Susannah nodded. “As far as I know, it was.”
I watched Jack as he nodded, presumably ascertaining that Robert and Augustus must have collaborated on the contents of the box.
Jack continued. “How well did you know Robert Vanderhorst?”
“Not very well at all. Of course, times were different back then. Now folks of all colors are free to walk in any social circles. But back then, my place was not where the Vanderhorsts and Middletons were.”
“But you were Gus Middleton’s mistress, correct?”
She didn’t appear taken aback or disturbed by Jack’s bluntness. Instead, she smiled at him. “Yes, I was. He even wanted to marry me but I knew that was foolishness, and not just because I was eighteen years younger than he. I knew how he felt about me, and I didn’t need a ring to prove it. He would have had to give up everything—his friends, his law career, his social standing—to marry me. And that would have been our undoing. One day he would have realized that he missed all those other things, and there would be no way to get them back.” She shook her head. “No, no. We were content with the way things were. For a time, anyway.”
“So why did you leave?” I asked, wondering how my grandmother Middleton had felt about all this. But she had been much younger than my grandfather, and it occurred to me now that they hadn’t been married until nineteen forty or forty-one—about ten years after Susannah had left Charleston forever.
Susannah looked down at her small hands, neatly folded on top of the knitted blanket on her lap. “Because Gus asked me to.”
Her words lingered in the still room for a moment. “Do you mind if I ask you why?” I felt a tinge of excitement. Her departure coincided closely with Louisa’s disappearance, and I thought for the first time since I’d been trying to solve the mystery of what happened to Nevin’s mother that I was the closest I had ever been to finding out the truth.

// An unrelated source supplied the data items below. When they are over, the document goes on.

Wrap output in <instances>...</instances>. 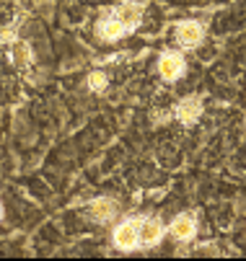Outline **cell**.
Segmentation results:
<instances>
[{"label":"cell","instance_id":"6da1fadb","mask_svg":"<svg viewBox=\"0 0 246 261\" xmlns=\"http://www.w3.org/2000/svg\"><path fill=\"white\" fill-rule=\"evenodd\" d=\"M184 67H187V62H184L182 55H177V52H166V55H161L158 72H161V78H163V81L171 83V81L182 78V75H184Z\"/></svg>","mask_w":246,"mask_h":261},{"label":"cell","instance_id":"7a4b0ae2","mask_svg":"<svg viewBox=\"0 0 246 261\" xmlns=\"http://www.w3.org/2000/svg\"><path fill=\"white\" fill-rule=\"evenodd\" d=\"M202 36H205V29L202 23L197 21H182L177 26V42L184 47V49H194L200 42H202Z\"/></svg>","mask_w":246,"mask_h":261},{"label":"cell","instance_id":"3957f363","mask_svg":"<svg viewBox=\"0 0 246 261\" xmlns=\"http://www.w3.org/2000/svg\"><path fill=\"white\" fill-rule=\"evenodd\" d=\"M112 16L125 26V31H135L140 26V21H143V6L137 3H122L112 11Z\"/></svg>","mask_w":246,"mask_h":261},{"label":"cell","instance_id":"277c9868","mask_svg":"<svg viewBox=\"0 0 246 261\" xmlns=\"http://www.w3.org/2000/svg\"><path fill=\"white\" fill-rule=\"evenodd\" d=\"M137 225H140V220H127V222H122V225H117V230H114V246L122 248V251L137 248Z\"/></svg>","mask_w":246,"mask_h":261},{"label":"cell","instance_id":"5b68a950","mask_svg":"<svg viewBox=\"0 0 246 261\" xmlns=\"http://www.w3.org/2000/svg\"><path fill=\"white\" fill-rule=\"evenodd\" d=\"M163 238V225L158 220H140L137 225V246H156Z\"/></svg>","mask_w":246,"mask_h":261},{"label":"cell","instance_id":"8992f818","mask_svg":"<svg viewBox=\"0 0 246 261\" xmlns=\"http://www.w3.org/2000/svg\"><path fill=\"white\" fill-rule=\"evenodd\" d=\"M96 31H99V36L104 42H117V39H122V36L127 34L125 31V26L109 13V16H104L101 21H99V26H96Z\"/></svg>","mask_w":246,"mask_h":261},{"label":"cell","instance_id":"52a82bcc","mask_svg":"<svg viewBox=\"0 0 246 261\" xmlns=\"http://www.w3.org/2000/svg\"><path fill=\"white\" fill-rule=\"evenodd\" d=\"M177 117L184 122V124H192L202 117V98L200 96H189L184 98L179 106H177Z\"/></svg>","mask_w":246,"mask_h":261},{"label":"cell","instance_id":"ba28073f","mask_svg":"<svg viewBox=\"0 0 246 261\" xmlns=\"http://www.w3.org/2000/svg\"><path fill=\"white\" fill-rule=\"evenodd\" d=\"M194 233H197V225H194V217H192V215L174 217V222H171V236L177 238V241H192Z\"/></svg>","mask_w":246,"mask_h":261},{"label":"cell","instance_id":"9c48e42d","mask_svg":"<svg viewBox=\"0 0 246 261\" xmlns=\"http://www.w3.org/2000/svg\"><path fill=\"white\" fill-rule=\"evenodd\" d=\"M88 215L96 220V222H109L114 215H117V207L112 199H93L91 207H88Z\"/></svg>","mask_w":246,"mask_h":261},{"label":"cell","instance_id":"30bf717a","mask_svg":"<svg viewBox=\"0 0 246 261\" xmlns=\"http://www.w3.org/2000/svg\"><path fill=\"white\" fill-rule=\"evenodd\" d=\"M11 57H13L16 65L26 67V65H31V47H29L26 42H13V47H11Z\"/></svg>","mask_w":246,"mask_h":261},{"label":"cell","instance_id":"8fae6325","mask_svg":"<svg viewBox=\"0 0 246 261\" xmlns=\"http://www.w3.org/2000/svg\"><path fill=\"white\" fill-rule=\"evenodd\" d=\"M88 88L91 91H107V75H104V72H91L88 75Z\"/></svg>","mask_w":246,"mask_h":261},{"label":"cell","instance_id":"7c38bea8","mask_svg":"<svg viewBox=\"0 0 246 261\" xmlns=\"http://www.w3.org/2000/svg\"><path fill=\"white\" fill-rule=\"evenodd\" d=\"M0 217H3V207H0Z\"/></svg>","mask_w":246,"mask_h":261}]
</instances>
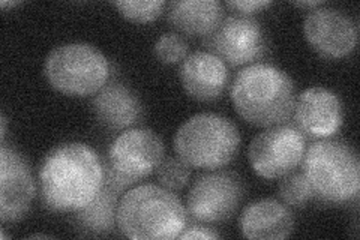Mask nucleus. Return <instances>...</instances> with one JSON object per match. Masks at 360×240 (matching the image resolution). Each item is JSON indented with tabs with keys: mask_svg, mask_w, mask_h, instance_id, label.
<instances>
[{
	"mask_svg": "<svg viewBox=\"0 0 360 240\" xmlns=\"http://www.w3.org/2000/svg\"><path fill=\"white\" fill-rule=\"evenodd\" d=\"M104 185L99 155L84 143H63L47 153L39 168L41 198L54 212H78Z\"/></svg>",
	"mask_w": 360,
	"mask_h": 240,
	"instance_id": "nucleus-1",
	"label": "nucleus"
},
{
	"mask_svg": "<svg viewBox=\"0 0 360 240\" xmlns=\"http://www.w3.org/2000/svg\"><path fill=\"white\" fill-rule=\"evenodd\" d=\"M231 101L239 116L254 127L285 123L295 108V84L287 72L270 63H252L236 77Z\"/></svg>",
	"mask_w": 360,
	"mask_h": 240,
	"instance_id": "nucleus-2",
	"label": "nucleus"
},
{
	"mask_svg": "<svg viewBox=\"0 0 360 240\" xmlns=\"http://www.w3.org/2000/svg\"><path fill=\"white\" fill-rule=\"evenodd\" d=\"M186 215L170 189L146 184L129 189L119 201L117 227L132 240H172L186 228Z\"/></svg>",
	"mask_w": 360,
	"mask_h": 240,
	"instance_id": "nucleus-3",
	"label": "nucleus"
},
{
	"mask_svg": "<svg viewBox=\"0 0 360 240\" xmlns=\"http://www.w3.org/2000/svg\"><path fill=\"white\" fill-rule=\"evenodd\" d=\"M303 175L321 201L344 204L359 198L360 161L354 149L344 141L321 140L303 156Z\"/></svg>",
	"mask_w": 360,
	"mask_h": 240,
	"instance_id": "nucleus-4",
	"label": "nucleus"
},
{
	"mask_svg": "<svg viewBox=\"0 0 360 240\" xmlns=\"http://www.w3.org/2000/svg\"><path fill=\"white\" fill-rule=\"evenodd\" d=\"M239 146L238 127L215 113L195 114L174 135L177 156L191 167L209 171L230 164Z\"/></svg>",
	"mask_w": 360,
	"mask_h": 240,
	"instance_id": "nucleus-5",
	"label": "nucleus"
},
{
	"mask_svg": "<svg viewBox=\"0 0 360 240\" xmlns=\"http://www.w3.org/2000/svg\"><path fill=\"white\" fill-rule=\"evenodd\" d=\"M44 74L53 89L70 96L98 94L107 84V57L90 44L74 42L56 47L45 59Z\"/></svg>",
	"mask_w": 360,
	"mask_h": 240,
	"instance_id": "nucleus-6",
	"label": "nucleus"
},
{
	"mask_svg": "<svg viewBox=\"0 0 360 240\" xmlns=\"http://www.w3.org/2000/svg\"><path fill=\"white\" fill-rule=\"evenodd\" d=\"M164 159V143L153 131L132 128L122 132L108 151L107 175L129 188L152 175Z\"/></svg>",
	"mask_w": 360,
	"mask_h": 240,
	"instance_id": "nucleus-7",
	"label": "nucleus"
},
{
	"mask_svg": "<svg viewBox=\"0 0 360 240\" xmlns=\"http://www.w3.org/2000/svg\"><path fill=\"white\" fill-rule=\"evenodd\" d=\"M307 152V137L296 125L281 123L258 134L248 151L255 173L263 179H279L295 171Z\"/></svg>",
	"mask_w": 360,
	"mask_h": 240,
	"instance_id": "nucleus-8",
	"label": "nucleus"
},
{
	"mask_svg": "<svg viewBox=\"0 0 360 240\" xmlns=\"http://www.w3.org/2000/svg\"><path fill=\"white\" fill-rule=\"evenodd\" d=\"M243 197L240 179L231 171H210L198 176L186 197V213L200 224L230 220Z\"/></svg>",
	"mask_w": 360,
	"mask_h": 240,
	"instance_id": "nucleus-9",
	"label": "nucleus"
},
{
	"mask_svg": "<svg viewBox=\"0 0 360 240\" xmlns=\"http://www.w3.org/2000/svg\"><path fill=\"white\" fill-rule=\"evenodd\" d=\"M210 53L231 66L260 59L266 51V35L260 23L250 15H229L206 38Z\"/></svg>",
	"mask_w": 360,
	"mask_h": 240,
	"instance_id": "nucleus-10",
	"label": "nucleus"
},
{
	"mask_svg": "<svg viewBox=\"0 0 360 240\" xmlns=\"http://www.w3.org/2000/svg\"><path fill=\"white\" fill-rule=\"evenodd\" d=\"M303 33L311 47L328 59H342L357 45L356 23L333 8L312 9L303 23Z\"/></svg>",
	"mask_w": 360,
	"mask_h": 240,
	"instance_id": "nucleus-11",
	"label": "nucleus"
},
{
	"mask_svg": "<svg viewBox=\"0 0 360 240\" xmlns=\"http://www.w3.org/2000/svg\"><path fill=\"white\" fill-rule=\"evenodd\" d=\"M37 187L26 159L5 144L0 151V220L17 222L27 215Z\"/></svg>",
	"mask_w": 360,
	"mask_h": 240,
	"instance_id": "nucleus-12",
	"label": "nucleus"
},
{
	"mask_svg": "<svg viewBox=\"0 0 360 240\" xmlns=\"http://www.w3.org/2000/svg\"><path fill=\"white\" fill-rule=\"evenodd\" d=\"M296 127L312 139H329L341 130L344 122L342 102L324 87H309L295 102Z\"/></svg>",
	"mask_w": 360,
	"mask_h": 240,
	"instance_id": "nucleus-13",
	"label": "nucleus"
},
{
	"mask_svg": "<svg viewBox=\"0 0 360 240\" xmlns=\"http://www.w3.org/2000/svg\"><path fill=\"white\" fill-rule=\"evenodd\" d=\"M229 78L227 66L210 51L189 54L180 66V80L185 92L201 102L221 98L229 84Z\"/></svg>",
	"mask_w": 360,
	"mask_h": 240,
	"instance_id": "nucleus-14",
	"label": "nucleus"
},
{
	"mask_svg": "<svg viewBox=\"0 0 360 240\" xmlns=\"http://www.w3.org/2000/svg\"><path fill=\"white\" fill-rule=\"evenodd\" d=\"M240 228L246 239H287L295 230V218L284 204L264 198L246 206L240 216Z\"/></svg>",
	"mask_w": 360,
	"mask_h": 240,
	"instance_id": "nucleus-15",
	"label": "nucleus"
},
{
	"mask_svg": "<svg viewBox=\"0 0 360 240\" xmlns=\"http://www.w3.org/2000/svg\"><path fill=\"white\" fill-rule=\"evenodd\" d=\"M92 107L98 120L110 130H125L141 118V104L132 90L123 84H105L95 94Z\"/></svg>",
	"mask_w": 360,
	"mask_h": 240,
	"instance_id": "nucleus-16",
	"label": "nucleus"
},
{
	"mask_svg": "<svg viewBox=\"0 0 360 240\" xmlns=\"http://www.w3.org/2000/svg\"><path fill=\"white\" fill-rule=\"evenodd\" d=\"M172 25L191 37H207L222 21V5L215 0H179L170 4Z\"/></svg>",
	"mask_w": 360,
	"mask_h": 240,
	"instance_id": "nucleus-17",
	"label": "nucleus"
},
{
	"mask_svg": "<svg viewBox=\"0 0 360 240\" xmlns=\"http://www.w3.org/2000/svg\"><path fill=\"white\" fill-rule=\"evenodd\" d=\"M123 189L104 179L98 196L86 208L77 212V222L94 233H111L117 225L119 196Z\"/></svg>",
	"mask_w": 360,
	"mask_h": 240,
	"instance_id": "nucleus-18",
	"label": "nucleus"
},
{
	"mask_svg": "<svg viewBox=\"0 0 360 240\" xmlns=\"http://www.w3.org/2000/svg\"><path fill=\"white\" fill-rule=\"evenodd\" d=\"M279 196L285 204L292 206V208H303L314 197V191L303 171L302 173L291 171L281 182Z\"/></svg>",
	"mask_w": 360,
	"mask_h": 240,
	"instance_id": "nucleus-19",
	"label": "nucleus"
},
{
	"mask_svg": "<svg viewBox=\"0 0 360 240\" xmlns=\"http://www.w3.org/2000/svg\"><path fill=\"white\" fill-rule=\"evenodd\" d=\"M156 176L164 188L180 191L186 187L191 179V165L182 161L179 156H168L162 159L160 167L156 168Z\"/></svg>",
	"mask_w": 360,
	"mask_h": 240,
	"instance_id": "nucleus-20",
	"label": "nucleus"
},
{
	"mask_svg": "<svg viewBox=\"0 0 360 240\" xmlns=\"http://www.w3.org/2000/svg\"><path fill=\"white\" fill-rule=\"evenodd\" d=\"M115 6L120 11V14L134 23H149L156 20L162 14L165 2L162 0H152V2H115Z\"/></svg>",
	"mask_w": 360,
	"mask_h": 240,
	"instance_id": "nucleus-21",
	"label": "nucleus"
},
{
	"mask_svg": "<svg viewBox=\"0 0 360 240\" xmlns=\"http://www.w3.org/2000/svg\"><path fill=\"white\" fill-rule=\"evenodd\" d=\"M188 53L185 39L177 33H164L155 44V54L162 63L173 65L184 61Z\"/></svg>",
	"mask_w": 360,
	"mask_h": 240,
	"instance_id": "nucleus-22",
	"label": "nucleus"
},
{
	"mask_svg": "<svg viewBox=\"0 0 360 240\" xmlns=\"http://www.w3.org/2000/svg\"><path fill=\"white\" fill-rule=\"evenodd\" d=\"M227 5L236 11H240L245 15H250L252 13H257V11L266 9L267 6L272 5V2L269 0H238V2H227Z\"/></svg>",
	"mask_w": 360,
	"mask_h": 240,
	"instance_id": "nucleus-23",
	"label": "nucleus"
},
{
	"mask_svg": "<svg viewBox=\"0 0 360 240\" xmlns=\"http://www.w3.org/2000/svg\"><path fill=\"white\" fill-rule=\"evenodd\" d=\"M221 234H218L217 232H213L212 228L202 227V225H193L189 228H185V230L180 233L179 239L184 240H191V239H205V240H210V239H219Z\"/></svg>",
	"mask_w": 360,
	"mask_h": 240,
	"instance_id": "nucleus-24",
	"label": "nucleus"
},
{
	"mask_svg": "<svg viewBox=\"0 0 360 240\" xmlns=\"http://www.w3.org/2000/svg\"><path fill=\"white\" fill-rule=\"evenodd\" d=\"M295 5L300 8H315L323 5V2H295Z\"/></svg>",
	"mask_w": 360,
	"mask_h": 240,
	"instance_id": "nucleus-25",
	"label": "nucleus"
},
{
	"mask_svg": "<svg viewBox=\"0 0 360 240\" xmlns=\"http://www.w3.org/2000/svg\"><path fill=\"white\" fill-rule=\"evenodd\" d=\"M0 123H2V131H0V137H2V143L5 144V135H6V118H5V114H2Z\"/></svg>",
	"mask_w": 360,
	"mask_h": 240,
	"instance_id": "nucleus-26",
	"label": "nucleus"
},
{
	"mask_svg": "<svg viewBox=\"0 0 360 240\" xmlns=\"http://www.w3.org/2000/svg\"><path fill=\"white\" fill-rule=\"evenodd\" d=\"M17 5H20V2H5V0L0 2V6H2V8H14Z\"/></svg>",
	"mask_w": 360,
	"mask_h": 240,
	"instance_id": "nucleus-27",
	"label": "nucleus"
},
{
	"mask_svg": "<svg viewBox=\"0 0 360 240\" xmlns=\"http://www.w3.org/2000/svg\"><path fill=\"white\" fill-rule=\"evenodd\" d=\"M30 239H49V236H45V234H33V236H30Z\"/></svg>",
	"mask_w": 360,
	"mask_h": 240,
	"instance_id": "nucleus-28",
	"label": "nucleus"
}]
</instances>
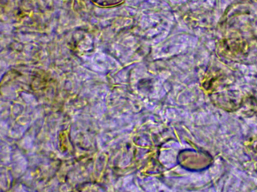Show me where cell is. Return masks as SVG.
<instances>
[{"instance_id":"cell-1","label":"cell","mask_w":257,"mask_h":192,"mask_svg":"<svg viewBox=\"0 0 257 192\" xmlns=\"http://www.w3.org/2000/svg\"><path fill=\"white\" fill-rule=\"evenodd\" d=\"M95 6L102 8H110L118 6L125 0H91Z\"/></svg>"}]
</instances>
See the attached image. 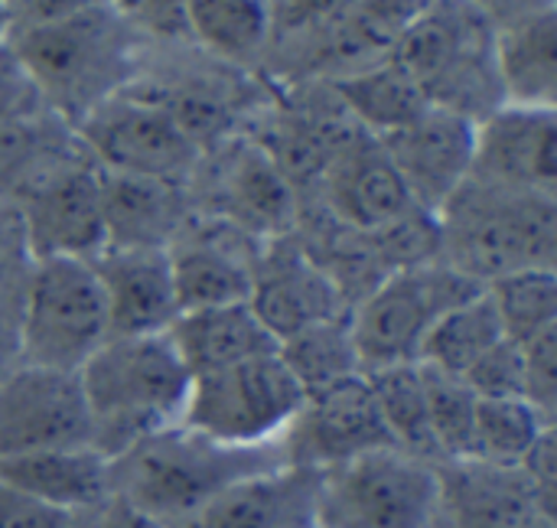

Mrs. Marston entered the room with the tray filled with small sandwiches, pastries, and tea. Susannah poured for us, her hands remarkably steady, considering how thin and frail her wrists were. After ensuring that we had everything we needed, Mrs. Marston again left the room, closing the door behind her.
I placed several pastries and a sandwich on my plate and began eating, stopping myself in midchew when I noticed Susannah watching me with a half smile. “Your grandfather loved his sweets, too. Yessirree. He sure did love his sweets. It’s good to see a young girl these days with a healthy appetite.”
I heard Jack snicker but I wasn’t sure if it was the comment about my appetite or me being called a “young girl” that he found amusing.
Susannah dabbed daintily at her mouth. “Before I answer your question, I hope you don’t mind if I ask a few of my own first.”
I noticed that Jack was staring at my leg, and I watched in horror as it bounced up and down in uncontrolled impatience. I pressed my folded hands against my calf to make it stop, then smiled at Susannah. “Absolutely. We’ll answer any questions you have.”
The old woman took a slow sip of her tea, and I pressed my hands harder against my agitated leg. “How did you find me?”
Jack motioned for me to answer. “My father, James Middleton—Gus’s son—found your picture in a humidor, along with a letter for Robert’s son, Nevin, and a roll of film.” I grimaced. “It’s all a bit of a mystery, I’m afraid. We’re hoping all of these clues will lead us to Robert’s wife, Louisa. And . . .” I looked at Jack for confirmation, and he gave me a quick nod. “And maybe even a clue as to what happened to six flawless diamonds rumored to have been in the possession of the Vanderhorst family.”